Fed Leaves Interest Rates Alone Wall Street Applauds Decision Not To Boost Rates

Martin Crutsinger Associated Press

The Federal Reserve passed up a chance to raise interest rates on Tuesday amid signs that the sizzling economy was slowing to a more moderate pace. The stock market rose in response.

But borrowers may not be so lucky in July. Many economists believe that by the next meeting of the central bank’s interest-setting panel, Fed officials will feel the need to take out more insurance against inflation by nudging rates up again.

The Fed announced at the end of a 4-1/2-hour meeting that there would be no change in interest rates.

Financial markets rallied on the news with the Dow Jones industrial average gaining 74.58 to close at 7,303.46, just 30 points shy of its all-time high set last Thursday. Rising demand for bonds pushed the yield on the 30-year Treasury down to 6.90 percent.

The reaction was quite different on March 25 when the Fed announced its first rate increase in two years, pushing its target for the federal funds rate, the interest that banks charge on overnight loans, up a quarter point to 5.5 percent.

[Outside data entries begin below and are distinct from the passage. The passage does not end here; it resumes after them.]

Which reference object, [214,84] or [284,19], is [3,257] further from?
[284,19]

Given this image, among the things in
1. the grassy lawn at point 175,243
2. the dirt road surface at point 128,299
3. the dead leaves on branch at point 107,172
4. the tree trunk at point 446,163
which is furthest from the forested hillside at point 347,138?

In the weeks following that move, stocks lost 9.8 percent of their value as investors feared a series of rate increases would be needed to slow the economy to a more sustainable pace.

However, stocks have now recouped those losses as evidence mounted that the 5.6 percent economic growth rate of the first quarter was slowing to a more sustainable pace.

And while unemployment fell to a 23-year low of 4.9 percent in April, the tight labor market has not pushed up inflationary pressures.

In fact, the government reported last week that wholesale prices fell for a fourth straight month and inflation at the consumer level is running at just 1.5 percent so far this year, less than half the pace of 1996.

“What the Fed saw was a significant slowdown in the economy and no immediate threat of inflation. That is why they decided to wait,” said economist Lyle Gramley, a former Fed governor.